—Rien, rien, mes amis, répondit-elle d’une voix douce.

Elle leva les yeux sur le pâtissier comme pour lui jeter un regard de remercîment; mais en lui voyant un bonnet rouge sur la tête, elle laissa échapper un cri.

—Ah!... vous m’avez trahie?...

La jeune femme et son mari répondirent par un geste d’horreur qui fit rougir l’inconnue, soit de les avoir soupçonnés, soit de plaisir.

—Excusez-moi, dit-elle alors avec une douceur enfantine. Puis, tirant un louis d’or de sa poche, elle le présenta au pâtissier:—Voici le prix convenu, ajouta-t-elle.

Il y a une indigence que les indigents savent deviner. Le pâtissier et sa femme se regardèrent et se montrèrent la vieille femme en se communiquant une même pensée. Ce louis d’or devait être le dernier. Les mains de la dame tremblaient en offrant cette pièce, qu’elle contemplait avec douleur et sans avarice; mais elle semblait connaître toute l’étendue du sacrifice. Le jeûne et la misère étaient gravés sur cette figure en traits aussi lisibles que ceux de la peur et des habitudes ascétiques. Il y avait dans ses vêtements des vestiges de magnificence. C’était de la soie usée, une mante propre, quoique passée, des dentelles soigneusement raccommodées; enfin les haillons de l’opulence!
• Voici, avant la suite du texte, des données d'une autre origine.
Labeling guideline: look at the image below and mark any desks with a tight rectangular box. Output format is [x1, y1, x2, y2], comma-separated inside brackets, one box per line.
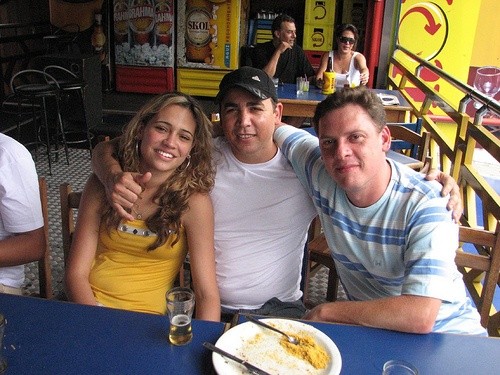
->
[276, 83, 413, 124]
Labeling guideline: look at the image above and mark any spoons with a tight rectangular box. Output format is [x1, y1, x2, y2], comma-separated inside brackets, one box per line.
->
[245, 314, 298, 345]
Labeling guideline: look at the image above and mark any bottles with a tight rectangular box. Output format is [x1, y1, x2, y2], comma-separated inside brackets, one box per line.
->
[185, 0, 213, 62]
[344, 75, 350, 88]
[114, 0, 172, 49]
[324, 57, 333, 72]
[91, 14, 106, 64]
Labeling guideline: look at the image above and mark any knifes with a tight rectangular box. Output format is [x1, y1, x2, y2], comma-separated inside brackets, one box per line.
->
[203, 342, 271, 375]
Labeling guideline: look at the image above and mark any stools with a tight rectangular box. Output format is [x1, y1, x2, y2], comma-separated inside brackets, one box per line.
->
[9, 69, 70, 175]
[43, 65, 94, 165]
[43, 23, 80, 60]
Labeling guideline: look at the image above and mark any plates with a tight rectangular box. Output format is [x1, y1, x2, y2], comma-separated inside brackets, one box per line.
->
[212, 319, 342, 375]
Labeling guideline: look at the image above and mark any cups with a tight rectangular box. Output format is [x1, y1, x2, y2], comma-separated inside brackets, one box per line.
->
[296, 77, 304, 95]
[165, 287, 194, 346]
[383, 359, 419, 375]
[322, 72, 336, 94]
[299, 81, 309, 92]
[271, 77, 279, 88]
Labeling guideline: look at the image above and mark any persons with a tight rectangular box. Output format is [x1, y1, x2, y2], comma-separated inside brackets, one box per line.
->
[211, 87, 490, 336]
[250, 14, 316, 125]
[92, 66, 465, 322]
[0, 132, 46, 297]
[67, 92, 221, 323]
[317, 23, 370, 89]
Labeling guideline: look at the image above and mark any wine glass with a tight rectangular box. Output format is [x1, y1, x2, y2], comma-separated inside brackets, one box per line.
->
[472, 67, 500, 118]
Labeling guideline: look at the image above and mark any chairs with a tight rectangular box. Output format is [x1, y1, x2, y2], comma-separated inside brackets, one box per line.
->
[388, 123, 431, 171]
[300, 155, 434, 309]
[454, 216, 500, 329]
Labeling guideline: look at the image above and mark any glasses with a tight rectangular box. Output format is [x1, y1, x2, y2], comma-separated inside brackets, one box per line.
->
[339, 36, 356, 44]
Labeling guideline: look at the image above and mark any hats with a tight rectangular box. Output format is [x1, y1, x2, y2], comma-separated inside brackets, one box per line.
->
[215, 66, 277, 105]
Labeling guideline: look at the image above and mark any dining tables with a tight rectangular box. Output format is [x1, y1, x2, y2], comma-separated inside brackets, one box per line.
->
[0, 294, 500, 375]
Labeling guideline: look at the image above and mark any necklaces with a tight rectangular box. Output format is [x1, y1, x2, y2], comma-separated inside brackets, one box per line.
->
[132, 206, 155, 219]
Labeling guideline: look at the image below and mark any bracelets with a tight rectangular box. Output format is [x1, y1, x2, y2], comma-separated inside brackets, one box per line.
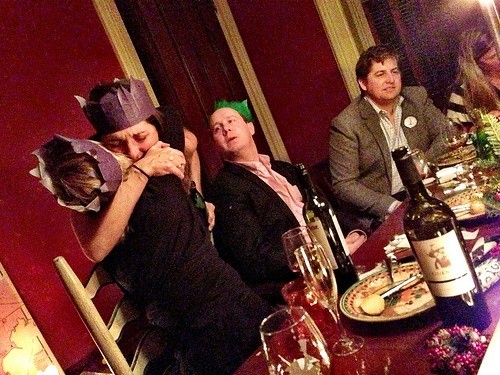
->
[132, 164, 149, 179]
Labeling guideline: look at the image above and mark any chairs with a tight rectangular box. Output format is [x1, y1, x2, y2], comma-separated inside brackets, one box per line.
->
[309, 159, 385, 216]
[52, 253, 178, 375]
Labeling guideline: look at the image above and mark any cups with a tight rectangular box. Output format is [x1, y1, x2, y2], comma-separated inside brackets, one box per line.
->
[282, 280, 317, 306]
[282, 226, 320, 279]
[260, 306, 331, 375]
[408, 148, 431, 179]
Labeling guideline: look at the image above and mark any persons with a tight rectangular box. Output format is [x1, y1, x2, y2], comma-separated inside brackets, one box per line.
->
[329, 28, 500, 241]
[28, 75, 281, 375]
[202, 99, 330, 303]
Les marchands, placés entre la pitié et l’intérêt, commencèrent par soulager leur conscience en paroles.

—Mais, citoyenne, tu parais bien faible.

—Madame aurait-elle besoin de prendre quelque chose? reprit la femme en coupant la parole à son mari.

—Nous avons de bien bon bouillon, dit le pâtissier.

—Il fait si froid, madame aura peut-être été saisie en marchant; mais vous pouvez vous reposer ici et vous chauffer un peu.